Few people have read the book, but the article has generated more than 150 online comments from vehement advocates and detractors, more than any other piece The Review has printed this year, said Liz McMillen, the editor. Others joined the fray.
Ron Rosenbaum, the author of "Explaining Hitler," even extended the argument to the German Jewish philosopher Hannah Arendt, a former student and lover of Heidegger's. Citing a recent essay by the historian Bernard Wasserstein, Mr. Rosenbaum wrote in Slate.com that Arendt's thinking about the Holocaust and her famous formulation, "the banality of evil," were contaminated by Heidegger and other anti-Semitic writings.
Commentators heatedly rejected the notion that significant ideas could not be distilled from vile ones. Writing for The New Republic's Web site, tnr.com, Damon Linker declared it "was absurd" to implicate Heidegger's "entire philosophical corpus."
He and others echoed the views of the influential American philosopher Richard Rorty, who once wrote in The New York Times, "You cannot read most of the important philosophers of recent times without taking Heidegger's thought into account." Mr. Rorty added, however, that the "smell of smoke from the crematories" will "linger on their pages."
In Mr. Faye's eyes Heidegger's philosophy cannot be separated from his politics in the way, say, T.S. Eliot's poetic skills or D. W. Griffith's cinematic technique might be appraised independently of his own beliefs. While he doesn't dispute Heidegger's place in the intellectual pantheon, Mr. Faye reviews his unpublished lectures and concludes his philosophy was based on the same ideas as National Socialism.

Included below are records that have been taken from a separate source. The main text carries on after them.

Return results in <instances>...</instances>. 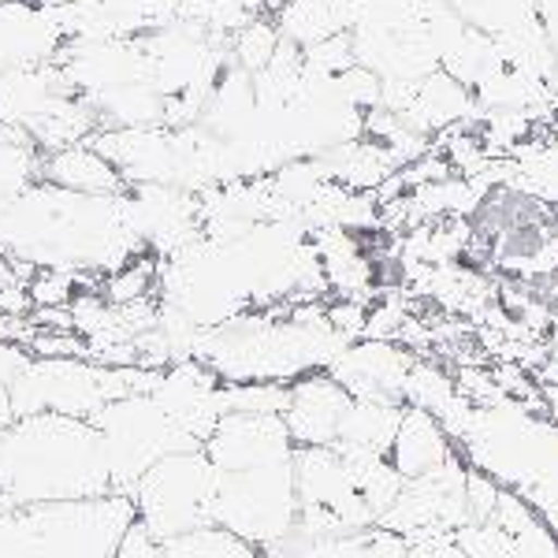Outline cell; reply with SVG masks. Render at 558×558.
I'll list each match as a JSON object with an SVG mask.
<instances>
[{
    "mask_svg": "<svg viewBox=\"0 0 558 558\" xmlns=\"http://www.w3.org/2000/svg\"><path fill=\"white\" fill-rule=\"evenodd\" d=\"M112 492L105 447L94 421L31 413L0 432V499L38 507Z\"/></svg>",
    "mask_w": 558,
    "mask_h": 558,
    "instance_id": "cell-1",
    "label": "cell"
},
{
    "mask_svg": "<svg viewBox=\"0 0 558 558\" xmlns=\"http://www.w3.org/2000/svg\"><path fill=\"white\" fill-rule=\"evenodd\" d=\"M160 368L142 365H101L94 357H31V365L12 380L15 417L31 413H68V417H94L120 395L149 391Z\"/></svg>",
    "mask_w": 558,
    "mask_h": 558,
    "instance_id": "cell-2",
    "label": "cell"
},
{
    "mask_svg": "<svg viewBox=\"0 0 558 558\" xmlns=\"http://www.w3.org/2000/svg\"><path fill=\"white\" fill-rule=\"evenodd\" d=\"M209 521L239 539L254 544L260 555L283 544L299 525V492H294V458L242 473L216 470V492Z\"/></svg>",
    "mask_w": 558,
    "mask_h": 558,
    "instance_id": "cell-3",
    "label": "cell"
},
{
    "mask_svg": "<svg viewBox=\"0 0 558 558\" xmlns=\"http://www.w3.org/2000/svg\"><path fill=\"white\" fill-rule=\"evenodd\" d=\"M89 421H94L97 436H101L112 492L123 495H131L134 484L142 481V473L149 465H157L160 458L202 447L160 410V402L149 391L120 395V399L101 407Z\"/></svg>",
    "mask_w": 558,
    "mask_h": 558,
    "instance_id": "cell-4",
    "label": "cell"
},
{
    "mask_svg": "<svg viewBox=\"0 0 558 558\" xmlns=\"http://www.w3.org/2000/svg\"><path fill=\"white\" fill-rule=\"evenodd\" d=\"M216 492V465L205 458L202 447L175 451L160 458L142 473L131 488L134 521L157 539L191 533L197 525H213L209 507Z\"/></svg>",
    "mask_w": 558,
    "mask_h": 558,
    "instance_id": "cell-5",
    "label": "cell"
},
{
    "mask_svg": "<svg viewBox=\"0 0 558 558\" xmlns=\"http://www.w3.org/2000/svg\"><path fill=\"white\" fill-rule=\"evenodd\" d=\"M52 558H112L134 525V502L123 492L60 499L31 507Z\"/></svg>",
    "mask_w": 558,
    "mask_h": 558,
    "instance_id": "cell-6",
    "label": "cell"
},
{
    "mask_svg": "<svg viewBox=\"0 0 558 558\" xmlns=\"http://www.w3.org/2000/svg\"><path fill=\"white\" fill-rule=\"evenodd\" d=\"M205 458L220 473H242L294 458V439L283 425V413H223L202 444Z\"/></svg>",
    "mask_w": 558,
    "mask_h": 558,
    "instance_id": "cell-7",
    "label": "cell"
},
{
    "mask_svg": "<svg viewBox=\"0 0 558 558\" xmlns=\"http://www.w3.org/2000/svg\"><path fill=\"white\" fill-rule=\"evenodd\" d=\"M354 395L347 391L328 368L305 373L291 380L287 391L283 425L291 432L294 447H331L339 439V425H343Z\"/></svg>",
    "mask_w": 558,
    "mask_h": 558,
    "instance_id": "cell-8",
    "label": "cell"
},
{
    "mask_svg": "<svg viewBox=\"0 0 558 558\" xmlns=\"http://www.w3.org/2000/svg\"><path fill=\"white\" fill-rule=\"evenodd\" d=\"M57 8L38 0H0V75L20 68L52 64L64 52Z\"/></svg>",
    "mask_w": 558,
    "mask_h": 558,
    "instance_id": "cell-9",
    "label": "cell"
},
{
    "mask_svg": "<svg viewBox=\"0 0 558 558\" xmlns=\"http://www.w3.org/2000/svg\"><path fill=\"white\" fill-rule=\"evenodd\" d=\"M451 458H458V444L436 413H428L421 407L402 410L399 432H395L391 451H387V462L399 470L402 481H413V476L439 470V465H447Z\"/></svg>",
    "mask_w": 558,
    "mask_h": 558,
    "instance_id": "cell-10",
    "label": "cell"
},
{
    "mask_svg": "<svg viewBox=\"0 0 558 558\" xmlns=\"http://www.w3.org/2000/svg\"><path fill=\"white\" fill-rule=\"evenodd\" d=\"M38 179L52 186H64L75 194H120L128 191V179L116 172V165L105 157L101 149H94L89 142L78 146L41 153L38 160Z\"/></svg>",
    "mask_w": 558,
    "mask_h": 558,
    "instance_id": "cell-11",
    "label": "cell"
},
{
    "mask_svg": "<svg viewBox=\"0 0 558 558\" xmlns=\"http://www.w3.org/2000/svg\"><path fill=\"white\" fill-rule=\"evenodd\" d=\"M399 402H368V399H354L339 425V439L331 447L339 451H365V454H387L391 451V439L399 432L402 421Z\"/></svg>",
    "mask_w": 558,
    "mask_h": 558,
    "instance_id": "cell-12",
    "label": "cell"
},
{
    "mask_svg": "<svg viewBox=\"0 0 558 558\" xmlns=\"http://www.w3.org/2000/svg\"><path fill=\"white\" fill-rule=\"evenodd\" d=\"M160 547H165V558H265L254 544L220 525H197L191 533L160 539Z\"/></svg>",
    "mask_w": 558,
    "mask_h": 558,
    "instance_id": "cell-13",
    "label": "cell"
},
{
    "mask_svg": "<svg viewBox=\"0 0 558 558\" xmlns=\"http://www.w3.org/2000/svg\"><path fill=\"white\" fill-rule=\"evenodd\" d=\"M112 23L116 38H138L146 31L179 20L183 0H97Z\"/></svg>",
    "mask_w": 558,
    "mask_h": 558,
    "instance_id": "cell-14",
    "label": "cell"
},
{
    "mask_svg": "<svg viewBox=\"0 0 558 558\" xmlns=\"http://www.w3.org/2000/svg\"><path fill=\"white\" fill-rule=\"evenodd\" d=\"M228 49H231V60H235L242 71H250V75L260 68H268V60H272L276 49H279L276 20H268V15H254L246 26H239V31L231 34Z\"/></svg>",
    "mask_w": 558,
    "mask_h": 558,
    "instance_id": "cell-15",
    "label": "cell"
},
{
    "mask_svg": "<svg viewBox=\"0 0 558 558\" xmlns=\"http://www.w3.org/2000/svg\"><path fill=\"white\" fill-rule=\"evenodd\" d=\"M0 558H52L31 507H0Z\"/></svg>",
    "mask_w": 558,
    "mask_h": 558,
    "instance_id": "cell-16",
    "label": "cell"
},
{
    "mask_svg": "<svg viewBox=\"0 0 558 558\" xmlns=\"http://www.w3.org/2000/svg\"><path fill=\"white\" fill-rule=\"evenodd\" d=\"M38 160H41L38 149L0 138V213L38 179Z\"/></svg>",
    "mask_w": 558,
    "mask_h": 558,
    "instance_id": "cell-17",
    "label": "cell"
},
{
    "mask_svg": "<svg viewBox=\"0 0 558 558\" xmlns=\"http://www.w3.org/2000/svg\"><path fill=\"white\" fill-rule=\"evenodd\" d=\"M112 558H165V547H160V539L146 533V529L134 521L128 529V536L120 539V547H116Z\"/></svg>",
    "mask_w": 558,
    "mask_h": 558,
    "instance_id": "cell-18",
    "label": "cell"
},
{
    "mask_svg": "<svg viewBox=\"0 0 558 558\" xmlns=\"http://www.w3.org/2000/svg\"><path fill=\"white\" fill-rule=\"evenodd\" d=\"M31 357L34 354L26 347L12 343V339H0V384L12 387L15 376H20L26 365H31Z\"/></svg>",
    "mask_w": 558,
    "mask_h": 558,
    "instance_id": "cell-19",
    "label": "cell"
},
{
    "mask_svg": "<svg viewBox=\"0 0 558 558\" xmlns=\"http://www.w3.org/2000/svg\"><path fill=\"white\" fill-rule=\"evenodd\" d=\"M536 20L544 26L547 45H551L555 57H558V0H536Z\"/></svg>",
    "mask_w": 558,
    "mask_h": 558,
    "instance_id": "cell-20",
    "label": "cell"
},
{
    "mask_svg": "<svg viewBox=\"0 0 558 558\" xmlns=\"http://www.w3.org/2000/svg\"><path fill=\"white\" fill-rule=\"evenodd\" d=\"M15 421V410H12V391H8L4 384H0V432Z\"/></svg>",
    "mask_w": 558,
    "mask_h": 558,
    "instance_id": "cell-21",
    "label": "cell"
},
{
    "mask_svg": "<svg viewBox=\"0 0 558 558\" xmlns=\"http://www.w3.org/2000/svg\"><path fill=\"white\" fill-rule=\"evenodd\" d=\"M38 4H45V8H60V4H68V0H38Z\"/></svg>",
    "mask_w": 558,
    "mask_h": 558,
    "instance_id": "cell-22",
    "label": "cell"
}]
</instances>
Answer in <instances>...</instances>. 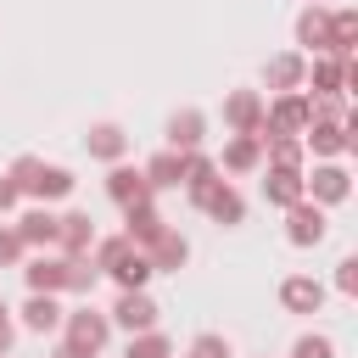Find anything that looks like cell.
Returning a JSON list of instances; mask_svg holds the SVG:
<instances>
[{"mask_svg":"<svg viewBox=\"0 0 358 358\" xmlns=\"http://www.w3.org/2000/svg\"><path fill=\"white\" fill-rule=\"evenodd\" d=\"M62 341H73V347H84V352H106V341H112V319L95 308V302H78V308H67L62 313Z\"/></svg>","mask_w":358,"mask_h":358,"instance_id":"6da1fadb","label":"cell"},{"mask_svg":"<svg viewBox=\"0 0 358 358\" xmlns=\"http://www.w3.org/2000/svg\"><path fill=\"white\" fill-rule=\"evenodd\" d=\"M106 319H112V330L140 336V330H157L162 308H157V296H151V291H117V302L106 308Z\"/></svg>","mask_w":358,"mask_h":358,"instance_id":"7a4b0ae2","label":"cell"},{"mask_svg":"<svg viewBox=\"0 0 358 358\" xmlns=\"http://www.w3.org/2000/svg\"><path fill=\"white\" fill-rule=\"evenodd\" d=\"M302 190H308V201H319V207H341V201L352 196V173H347L341 162H313V173H302Z\"/></svg>","mask_w":358,"mask_h":358,"instance_id":"3957f363","label":"cell"},{"mask_svg":"<svg viewBox=\"0 0 358 358\" xmlns=\"http://www.w3.org/2000/svg\"><path fill=\"white\" fill-rule=\"evenodd\" d=\"M73 190H78L73 168L45 162V157H39V168H34V173H28V185H22V196H28V201H45V207H50V201H67Z\"/></svg>","mask_w":358,"mask_h":358,"instance_id":"277c9868","label":"cell"},{"mask_svg":"<svg viewBox=\"0 0 358 358\" xmlns=\"http://www.w3.org/2000/svg\"><path fill=\"white\" fill-rule=\"evenodd\" d=\"M302 129H308V95L302 90H285V95H274V106H263L257 134H302Z\"/></svg>","mask_w":358,"mask_h":358,"instance_id":"5b68a950","label":"cell"},{"mask_svg":"<svg viewBox=\"0 0 358 358\" xmlns=\"http://www.w3.org/2000/svg\"><path fill=\"white\" fill-rule=\"evenodd\" d=\"M324 235H330V218H324L319 201L302 196L296 207H285V241H291V246H319Z\"/></svg>","mask_w":358,"mask_h":358,"instance_id":"8992f818","label":"cell"},{"mask_svg":"<svg viewBox=\"0 0 358 358\" xmlns=\"http://www.w3.org/2000/svg\"><path fill=\"white\" fill-rule=\"evenodd\" d=\"M302 151H313V162H341L352 151V129L347 123H308L302 129Z\"/></svg>","mask_w":358,"mask_h":358,"instance_id":"52a82bcc","label":"cell"},{"mask_svg":"<svg viewBox=\"0 0 358 358\" xmlns=\"http://www.w3.org/2000/svg\"><path fill=\"white\" fill-rule=\"evenodd\" d=\"M263 106H268V101H263L257 90H229V95H224V129H229V134H257V129H263Z\"/></svg>","mask_w":358,"mask_h":358,"instance_id":"ba28073f","label":"cell"},{"mask_svg":"<svg viewBox=\"0 0 358 358\" xmlns=\"http://www.w3.org/2000/svg\"><path fill=\"white\" fill-rule=\"evenodd\" d=\"M90 246H95V218L78 213V207L73 213H56V252L62 257H84Z\"/></svg>","mask_w":358,"mask_h":358,"instance_id":"9c48e42d","label":"cell"},{"mask_svg":"<svg viewBox=\"0 0 358 358\" xmlns=\"http://www.w3.org/2000/svg\"><path fill=\"white\" fill-rule=\"evenodd\" d=\"M101 274H112V285H117V291H145L157 268H151V257H145L140 246H123V252H117V257H112Z\"/></svg>","mask_w":358,"mask_h":358,"instance_id":"30bf717a","label":"cell"},{"mask_svg":"<svg viewBox=\"0 0 358 358\" xmlns=\"http://www.w3.org/2000/svg\"><path fill=\"white\" fill-rule=\"evenodd\" d=\"M352 62V56H347ZM347 62L341 56H313L308 73H302V90L308 95H347Z\"/></svg>","mask_w":358,"mask_h":358,"instance_id":"8fae6325","label":"cell"},{"mask_svg":"<svg viewBox=\"0 0 358 358\" xmlns=\"http://www.w3.org/2000/svg\"><path fill=\"white\" fill-rule=\"evenodd\" d=\"M213 162H218V173H257L263 168V140L257 134H229Z\"/></svg>","mask_w":358,"mask_h":358,"instance_id":"7c38bea8","label":"cell"},{"mask_svg":"<svg viewBox=\"0 0 358 358\" xmlns=\"http://www.w3.org/2000/svg\"><path fill=\"white\" fill-rule=\"evenodd\" d=\"M224 173H218V162L196 145V151H185V173H179V185H185V196H190V207H201L207 201V190L218 185Z\"/></svg>","mask_w":358,"mask_h":358,"instance_id":"4fadbf2b","label":"cell"},{"mask_svg":"<svg viewBox=\"0 0 358 358\" xmlns=\"http://www.w3.org/2000/svg\"><path fill=\"white\" fill-rule=\"evenodd\" d=\"M201 213H207L213 224H224V229H235V224H246V196L235 190V179H218V185L207 190V201H201Z\"/></svg>","mask_w":358,"mask_h":358,"instance_id":"5bb4252c","label":"cell"},{"mask_svg":"<svg viewBox=\"0 0 358 358\" xmlns=\"http://www.w3.org/2000/svg\"><path fill=\"white\" fill-rule=\"evenodd\" d=\"M22 280H28V291L62 296V291H67V257H62V252H39V257L22 263Z\"/></svg>","mask_w":358,"mask_h":358,"instance_id":"9a60e30c","label":"cell"},{"mask_svg":"<svg viewBox=\"0 0 358 358\" xmlns=\"http://www.w3.org/2000/svg\"><path fill=\"white\" fill-rule=\"evenodd\" d=\"M280 308H285V313H319V308H324V280H313V274H285V280H280Z\"/></svg>","mask_w":358,"mask_h":358,"instance_id":"2e32d148","label":"cell"},{"mask_svg":"<svg viewBox=\"0 0 358 358\" xmlns=\"http://www.w3.org/2000/svg\"><path fill=\"white\" fill-rule=\"evenodd\" d=\"M106 196H112L117 207H134V201H151V185H145L140 168H129V162H106Z\"/></svg>","mask_w":358,"mask_h":358,"instance_id":"e0dca14e","label":"cell"},{"mask_svg":"<svg viewBox=\"0 0 358 358\" xmlns=\"http://www.w3.org/2000/svg\"><path fill=\"white\" fill-rule=\"evenodd\" d=\"M302 173H308V168H263V201L280 207V213L296 207V201L308 196V190H302Z\"/></svg>","mask_w":358,"mask_h":358,"instance_id":"ac0fdd59","label":"cell"},{"mask_svg":"<svg viewBox=\"0 0 358 358\" xmlns=\"http://www.w3.org/2000/svg\"><path fill=\"white\" fill-rule=\"evenodd\" d=\"M17 313H22V330H34V336H56V330H62V313H67V308H62V302H56L50 291H28V302H22Z\"/></svg>","mask_w":358,"mask_h":358,"instance_id":"d6986e66","label":"cell"},{"mask_svg":"<svg viewBox=\"0 0 358 358\" xmlns=\"http://www.w3.org/2000/svg\"><path fill=\"white\" fill-rule=\"evenodd\" d=\"M291 34H296V45H302V50L324 56V50H330V6H302Z\"/></svg>","mask_w":358,"mask_h":358,"instance_id":"ffe728a7","label":"cell"},{"mask_svg":"<svg viewBox=\"0 0 358 358\" xmlns=\"http://www.w3.org/2000/svg\"><path fill=\"white\" fill-rule=\"evenodd\" d=\"M302 73H308V56H302V50H280V56H268V62H263V84H268L274 95L302 90Z\"/></svg>","mask_w":358,"mask_h":358,"instance_id":"44dd1931","label":"cell"},{"mask_svg":"<svg viewBox=\"0 0 358 358\" xmlns=\"http://www.w3.org/2000/svg\"><path fill=\"white\" fill-rule=\"evenodd\" d=\"M207 140V112L201 106H179L168 117V151H196Z\"/></svg>","mask_w":358,"mask_h":358,"instance_id":"7402d4cb","label":"cell"},{"mask_svg":"<svg viewBox=\"0 0 358 358\" xmlns=\"http://www.w3.org/2000/svg\"><path fill=\"white\" fill-rule=\"evenodd\" d=\"M11 229L22 235V246H39V252H50V246H56V213H50L45 201L22 207V218H17Z\"/></svg>","mask_w":358,"mask_h":358,"instance_id":"603a6c76","label":"cell"},{"mask_svg":"<svg viewBox=\"0 0 358 358\" xmlns=\"http://www.w3.org/2000/svg\"><path fill=\"white\" fill-rule=\"evenodd\" d=\"M84 151H90L95 162H123V157H129V134H123V123H90Z\"/></svg>","mask_w":358,"mask_h":358,"instance_id":"cb8c5ba5","label":"cell"},{"mask_svg":"<svg viewBox=\"0 0 358 358\" xmlns=\"http://www.w3.org/2000/svg\"><path fill=\"white\" fill-rule=\"evenodd\" d=\"M162 229H168V218H162L151 201H134V207H123V235H129L140 252H145V246H151Z\"/></svg>","mask_w":358,"mask_h":358,"instance_id":"d4e9b609","label":"cell"},{"mask_svg":"<svg viewBox=\"0 0 358 358\" xmlns=\"http://www.w3.org/2000/svg\"><path fill=\"white\" fill-rule=\"evenodd\" d=\"M145 257H151V268H157V274H179V268L190 263V241H185L179 229H162V235L145 246Z\"/></svg>","mask_w":358,"mask_h":358,"instance_id":"484cf974","label":"cell"},{"mask_svg":"<svg viewBox=\"0 0 358 358\" xmlns=\"http://www.w3.org/2000/svg\"><path fill=\"white\" fill-rule=\"evenodd\" d=\"M263 140V168H308L302 134H257Z\"/></svg>","mask_w":358,"mask_h":358,"instance_id":"4316f807","label":"cell"},{"mask_svg":"<svg viewBox=\"0 0 358 358\" xmlns=\"http://www.w3.org/2000/svg\"><path fill=\"white\" fill-rule=\"evenodd\" d=\"M352 45H358V11H352V6H336V11H330V50H324V56H341V62H347Z\"/></svg>","mask_w":358,"mask_h":358,"instance_id":"83f0119b","label":"cell"},{"mask_svg":"<svg viewBox=\"0 0 358 358\" xmlns=\"http://www.w3.org/2000/svg\"><path fill=\"white\" fill-rule=\"evenodd\" d=\"M140 173H145V185H151V190H179V173H185V151H157V157H151Z\"/></svg>","mask_w":358,"mask_h":358,"instance_id":"f1b7e54d","label":"cell"},{"mask_svg":"<svg viewBox=\"0 0 358 358\" xmlns=\"http://www.w3.org/2000/svg\"><path fill=\"white\" fill-rule=\"evenodd\" d=\"M123 358H173V341L162 330H140V336H129Z\"/></svg>","mask_w":358,"mask_h":358,"instance_id":"f546056e","label":"cell"},{"mask_svg":"<svg viewBox=\"0 0 358 358\" xmlns=\"http://www.w3.org/2000/svg\"><path fill=\"white\" fill-rule=\"evenodd\" d=\"M95 280H101V268L90 263V252H84V257H67V291H73V296H90Z\"/></svg>","mask_w":358,"mask_h":358,"instance_id":"4dcf8cb0","label":"cell"},{"mask_svg":"<svg viewBox=\"0 0 358 358\" xmlns=\"http://www.w3.org/2000/svg\"><path fill=\"white\" fill-rule=\"evenodd\" d=\"M185 358H235V347H229V336H218V330H201L196 341H190V352Z\"/></svg>","mask_w":358,"mask_h":358,"instance_id":"1f68e13d","label":"cell"},{"mask_svg":"<svg viewBox=\"0 0 358 358\" xmlns=\"http://www.w3.org/2000/svg\"><path fill=\"white\" fill-rule=\"evenodd\" d=\"M291 358H336V341H330V336H319V330H308V336H296V341H291Z\"/></svg>","mask_w":358,"mask_h":358,"instance_id":"d6a6232c","label":"cell"},{"mask_svg":"<svg viewBox=\"0 0 358 358\" xmlns=\"http://www.w3.org/2000/svg\"><path fill=\"white\" fill-rule=\"evenodd\" d=\"M28 257V246H22V235L11 229V224H0V268H17Z\"/></svg>","mask_w":358,"mask_h":358,"instance_id":"836d02e7","label":"cell"},{"mask_svg":"<svg viewBox=\"0 0 358 358\" xmlns=\"http://www.w3.org/2000/svg\"><path fill=\"white\" fill-rule=\"evenodd\" d=\"M336 291L341 296H358V257H341L336 263Z\"/></svg>","mask_w":358,"mask_h":358,"instance_id":"e575fe53","label":"cell"},{"mask_svg":"<svg viewBox=\"0 0 358 358\" xmlns=\"http://www.w3.org/2000/svg\"><path fill=\"white\" fill-rule=\"evenodd\" d=\"M17 207H22V190L11 173H0V213H17Z\"/></svg>","mask_w":358,"mask_h":358,"instance_id":"d590c367","label":"cell"},{"mask_svg":"<svg viewBox=\"0 0 358 358\" xmlns=\"http://www.w3.org/2000/svg\"><path fill=\"white\" fill-rule=\"evenodd\" d=\"M11 347H17V324L6 319V324H0V358H11Z\"/></svg>","mask_w":358,"mask_h":358,"instance_id":"8d00e7d4","label":"cell"},{"mask_svg":"<svg viewBox=\"0 0 358 358\" xmlns=\"http://www.w3.org/2000/svg\"><path fill=\"white\" fill-rule=\"evenodd\" d=\"M50 358H95V352H84V347H73V341H56Z\"/></svg>","mask_w":358,"mask_h":358,"instance_id":"74e56055","label":"cell"},{"mask_svg":"<svg viewBox=\"0 0 358 358\" xmlns=\"http://www.w3.org/2000/svg\"><path fill=\"white\" fill-rule=\"evenodd\" d=\"M6 319H11V308H6V296H0V324H6Z\"/></svg>","mask_w":358,"mask_h":358,"instance_id":"f35d334b","label":"cell"},{"mask_svg":"<svg viewBox=\"0 0 358 358\" xmlns=\"http://www.w3.org/2000/svg\"><path fill=\"white\" fill-rule=\"evenodd\" d=\"M302 6H324V0H302Z\"/></svg>","mask_w":358,"mask_h":358,"instance_id":"ab89813d","label":"cell"},{"mask_svg":"<svg viewBox=\"0 0 358 358\" xmlns=\"http://www.w3.org/2000/svg\"><path fill=\"white\" fill-rule=\"evenodd\" d=\"M173 358H179V352H173Z\"/></svg>","mask_w":358,"mask_h":358,"instance_id":"60d3db41","label":"cell"}]
</instances>
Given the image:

Without understanding the soil in which Heidegger's philosophy is rooted, Mr. Faye argues, people may not realize that his ideas can grow in troubling directions. Heidegger's dictum to be authentic and free oneself from conventional restraints, for example, can lead to a rejection of morality. The denunciation of reason and soulless modernism can devolve into crude anti-intellectualis m and the glorification of "blood and soil."
Passions about Heidegger have simmered for years. He joined the Nazi party in 1933 when he became rector of Freiburg University and oversaw the dismissal of all Jewish professors. After the war Heidegger was banned by a de-Nazification tribunal from teaching. In the 1950s Arendt re-established ties with him and labored to revive his reputation.
Heidegger was a critic of modern technological society and of the Western philosophical tradition that gave rise to it. He argued that we must overcome this tradition and rethink the very nature of human existence or being.
His prose is so dense that some scholars have said it could be interpreted to mean anything, while others have dismissed it altogether as gibberish. He is nonetheless widely considered to be one of the centurys greatest and most influential thinkers.
Theologians have used his critique of reason to explain the leap of faith; architects have been inspired by his rejection of conventional rules to introduce a buffet of new styles, materials and shapes to building design. His criticism of mechanistic technology has attracted environmentalists and planners.
A verbal brawl over Heidegger's theories should not be surprising, though. After all, the classic American position on how liberal societies should treat dangerous ideas is with more discussion.
That is precisely what Mr. Faye says he wants. In his view teaching Heidegger's ideas without disclosing his deep Nazi sympathies is like showing a child a brilliant fireworks display without warning that an ignited rocket can also blow up in someone's face.